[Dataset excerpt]
>> Begin

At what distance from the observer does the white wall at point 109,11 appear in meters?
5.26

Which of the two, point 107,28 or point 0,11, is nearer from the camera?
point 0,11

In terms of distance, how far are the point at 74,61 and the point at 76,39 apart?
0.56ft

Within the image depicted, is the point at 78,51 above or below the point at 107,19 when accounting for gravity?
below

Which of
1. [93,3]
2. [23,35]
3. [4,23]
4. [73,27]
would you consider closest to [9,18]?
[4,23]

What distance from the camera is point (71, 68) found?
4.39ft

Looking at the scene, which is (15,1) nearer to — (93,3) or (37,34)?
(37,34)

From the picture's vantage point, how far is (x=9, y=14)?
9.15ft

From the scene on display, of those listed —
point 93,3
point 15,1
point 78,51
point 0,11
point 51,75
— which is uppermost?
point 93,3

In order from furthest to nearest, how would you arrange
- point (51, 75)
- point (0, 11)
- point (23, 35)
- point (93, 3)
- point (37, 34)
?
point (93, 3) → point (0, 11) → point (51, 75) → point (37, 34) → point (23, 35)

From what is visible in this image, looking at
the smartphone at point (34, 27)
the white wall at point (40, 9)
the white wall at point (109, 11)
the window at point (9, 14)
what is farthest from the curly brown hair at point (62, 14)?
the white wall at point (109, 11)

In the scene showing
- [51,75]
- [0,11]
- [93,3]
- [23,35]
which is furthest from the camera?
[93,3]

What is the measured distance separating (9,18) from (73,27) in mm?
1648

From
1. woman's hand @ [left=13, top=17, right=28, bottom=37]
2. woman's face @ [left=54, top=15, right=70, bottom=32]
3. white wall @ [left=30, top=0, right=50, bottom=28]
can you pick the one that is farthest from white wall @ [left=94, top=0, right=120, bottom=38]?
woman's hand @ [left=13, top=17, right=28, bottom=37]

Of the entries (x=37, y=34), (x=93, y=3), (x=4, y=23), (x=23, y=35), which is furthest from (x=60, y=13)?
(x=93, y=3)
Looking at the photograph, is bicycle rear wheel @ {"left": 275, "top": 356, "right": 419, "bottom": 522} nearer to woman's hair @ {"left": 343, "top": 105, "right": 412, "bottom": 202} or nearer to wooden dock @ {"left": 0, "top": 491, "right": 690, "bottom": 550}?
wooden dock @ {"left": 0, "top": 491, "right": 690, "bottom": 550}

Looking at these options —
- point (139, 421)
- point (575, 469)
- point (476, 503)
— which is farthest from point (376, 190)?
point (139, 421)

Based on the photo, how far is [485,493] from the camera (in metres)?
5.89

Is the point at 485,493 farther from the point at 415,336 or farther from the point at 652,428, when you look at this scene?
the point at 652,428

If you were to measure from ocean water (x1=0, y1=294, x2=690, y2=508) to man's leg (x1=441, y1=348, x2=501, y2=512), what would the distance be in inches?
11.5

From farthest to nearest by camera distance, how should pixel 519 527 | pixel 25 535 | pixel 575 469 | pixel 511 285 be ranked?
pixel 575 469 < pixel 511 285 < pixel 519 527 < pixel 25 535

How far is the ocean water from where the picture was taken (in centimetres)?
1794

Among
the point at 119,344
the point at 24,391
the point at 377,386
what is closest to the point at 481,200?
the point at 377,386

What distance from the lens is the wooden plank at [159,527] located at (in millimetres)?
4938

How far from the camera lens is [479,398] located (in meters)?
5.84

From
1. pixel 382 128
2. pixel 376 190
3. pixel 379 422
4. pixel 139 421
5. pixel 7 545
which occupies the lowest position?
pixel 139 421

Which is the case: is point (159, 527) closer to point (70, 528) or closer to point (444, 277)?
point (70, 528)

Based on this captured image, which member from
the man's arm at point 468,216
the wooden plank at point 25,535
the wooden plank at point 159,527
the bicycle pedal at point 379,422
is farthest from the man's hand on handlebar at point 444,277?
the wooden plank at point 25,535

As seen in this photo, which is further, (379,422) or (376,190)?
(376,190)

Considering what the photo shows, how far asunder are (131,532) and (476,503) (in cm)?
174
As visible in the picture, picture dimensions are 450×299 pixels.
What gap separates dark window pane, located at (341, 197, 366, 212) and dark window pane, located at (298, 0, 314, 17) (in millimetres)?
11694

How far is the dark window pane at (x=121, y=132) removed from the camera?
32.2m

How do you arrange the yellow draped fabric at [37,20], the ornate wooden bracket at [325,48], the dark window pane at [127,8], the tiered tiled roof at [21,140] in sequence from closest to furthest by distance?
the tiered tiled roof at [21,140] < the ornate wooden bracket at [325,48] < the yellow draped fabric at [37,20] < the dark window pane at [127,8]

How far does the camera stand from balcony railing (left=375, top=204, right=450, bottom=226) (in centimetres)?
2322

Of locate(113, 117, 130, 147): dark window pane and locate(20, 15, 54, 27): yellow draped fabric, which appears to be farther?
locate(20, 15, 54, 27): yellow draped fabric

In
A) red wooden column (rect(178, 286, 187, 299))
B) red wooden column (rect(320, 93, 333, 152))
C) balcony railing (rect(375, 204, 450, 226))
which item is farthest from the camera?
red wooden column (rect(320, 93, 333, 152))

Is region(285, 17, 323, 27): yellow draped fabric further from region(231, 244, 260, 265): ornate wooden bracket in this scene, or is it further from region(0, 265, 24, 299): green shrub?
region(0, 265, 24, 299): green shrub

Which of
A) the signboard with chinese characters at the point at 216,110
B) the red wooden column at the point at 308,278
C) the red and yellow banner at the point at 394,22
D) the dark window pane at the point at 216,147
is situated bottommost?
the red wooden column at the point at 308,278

>> End

**Written exercise**. Can you write out all of these lines again, substituting "mobile phone" for "smartphone" and leaving everything else unchanged?

**Response**.
At what distance from the observer does the white wall at point 109,11 appear in meters?
5.26

Which of the two, point 107,28 or point 0,11, is nearer from the camera?
point 0,11

In terms of distance, how far are the point at 74,61 and the point at 76,39 apart?
0.56ft

Within the image depicted, is the point at 78,51 above or below the point at 107,19 when accounting for gravity?
below

Which of
1. [93,3]
2. [23,35]
3. [4,23]
4. [73,27]
would you consider closest to [9,18]?
[4,23]

What distance from the camera is point (71, 68) found?
4.39ft

Looking at the scene, which is (15,1) nearer to — (93,3) or (37,34)?
(37,34)

From the picture's vantage point, how far is (x=9, y=14)?
9.15ft

From the scene on display, of those listed —
point 93,3
point 15,1
point 78,51
point 0,11
point 51,75
— which is uppermost?
point 93,3

In order from furthest to nearest, how would you arrange
- point (51, 75)
- point (0, 11)
- point (23, 35)
- point (93, 3)
- point (37, 34)
?
point (93, 3) → point (0, 11) → point (51, 75) → point (37, 34) → point (23, 35)

From what is visible in this image, looking at
the mobile phone at point (34, 27)
the white wall at point (40, 9)
the white wall at point (109, 11)
the window at point (9, 14)
what is farthest from the curly brown hair at point (62, 14)?
the white wall at point (109, 11)

In the scene showing
- [51,75]
- [0,11]
- [93,3]
- [23,35]
which is furthest from the camera?
[93,3]

What is the measured distance separating (9,18) from (73,27) in mm?
1648

From
1. woman's hand @ [left=13, top=17, right=28, bottom=37]
2. woman's face @ [left=54, top=15, right=70, bottom=32]
3. white wall @ [left=30, top=0, right=50, bottom=28]
can you pick the one that is farthest from white wall @ [left=94, top=0, right=120, bottom=38]?
woman's hand @ [left=13, top=17, right=28, bottom=37]

Of the entries (x=37, y=34), (x=93, y=3), (x=4, y=23), (x=23, y=35), which is furthest from (x=60, y=13)?
(x=93, y=3)
Looking at the photograph, is bicycle rear wheel @ {"left": 275, "top": 356, "right": 419, "bottom": 522} nearer to woman's hair @ {"left": 343, "top": 105, "right": 412, "bottom": 202} or nearer to wooden dock @ {"left": 0, "top": 491, "right": 690, "bottom": 550}?
wooden dock @ {"left": 0, "top": 491, "right": 690, "bottom": 550}

Looking at these options —
- point (139, 421)
- point (575, 469)
- point (476, 503)
— which is farthest from point (376, 190)?
point (139, 421)

Based on the photo, how far is [485,493] from the camera (in metres)?
5.89

Is the point at 485,493 farther from the point at 415,336 or farther from the point at 652,428, when you look at this scene?
the point at 652,428

If you were to measure from ocean water (x1=0, y1=294, x2=690, y2=508) to man's leg (x1=441, y1=348, x2=501, y2=512), what would the distance be in inches?
11.5

From farthest to nearest by camera distance, how should pixel 519 527 | pixel 25 535 | pixel 575 469 | pixel 511 285 be ranked?
pixel 575 469 < pixel 511 285 < pixel 519 527 < pixel 25 535

How far is the ocean water from where the picture was taken (in centimetres)?
1794

Among
the point at 119,344
the point at 24,391
the point at 377,386
what is closest to the point at 481,200?
the point at 377,386

What distance from the lens is the wooden plank at [159,527] located at (in millimetres)?
4938

How far from the camera lens is [479,398] located (in meters)?
5.84

From
1. pixel 382 128
2. pixel 376 190
3. pixel 379 422
4. pixel 139 421
5. pixel 7 545
which occupies the lowest position?
pixel 139 421

Which is the case: is point (159, 527) closer to point (70, 528) or closer to point (444, 277)?
point (70, 528)

Based on this captured image, which member from
the man's arm at point 468,216
the wooden plank at point 25,535
the wooden plank at point 159,527
the bicycle pedal at point 379,422
is farthest from the man's hand on handlebar at point 444,277?
the wooden plank at point 25,535

As seen in this photo, which is further, (379,422) or (376,190)?
(376,190)

Considering what the photo shows, how far asunder are (131,532) and (476,503) (in cm)?
174
As visible in the picture, picture dimensions are 450×299 pixels.
What gap separates dark window pane, located at (341, 197, 366, 212) and dark window pane, located at (298, 0, 314, 17) (in millimetres)?
11694

How far is the dark window pane at (x=121, y=132) removed from the camera?
32.2m

How do you arrange the yellow draped fabric at [37,20], the ornate wooden bracket at [325,48], the dark window pane at [127,8], the tiered tiled roof at [21,140] in sequence from closest to furthest by distance?
the tiered tiled roof at [21,140] < the ornate wooden bracket at [325,48] < the yellow draped fabric at [37,20] < the dark window pane at [127,8]

How far does the camera stand from balcony railing (left=375, top=204, right=450, bottom=226) (in centimetres)?
2322

Of locate(113, 117, 130, 147): dark window pane and locate(20, 15, 54, 27): yellow draped fabric, which appears to be farther?
locate(20, 15, 54, 27): yellow draped fabric

In
A) red wooden column (rect(178, 286, 187, 299))
B) red wooden column (rect(320, 93, 333, 152))
C) balcony railing (rect(375, 204, 450, 226))
which item is farthest from the camera?
red wooden column (rect(320, 93, 333, 152))

Is region(285, 17, 323, 27): yellow draped fabric further from region(231, 244, 260, 265): ornate wooden bracket in this scene, or is it further from region(0, 265, 24, 299): green shrub?
region(0, 265, 24, 299): green shrub

Which of
A) the signboard with chinese characters at the point at 216,110
B) the red wooden column at the point at 308,278
C) the red and yellow banner at the point at 394,22
D) the dark window pane at the point at 216,147
is situated bottommost?
the red wooden column at the point at 308,278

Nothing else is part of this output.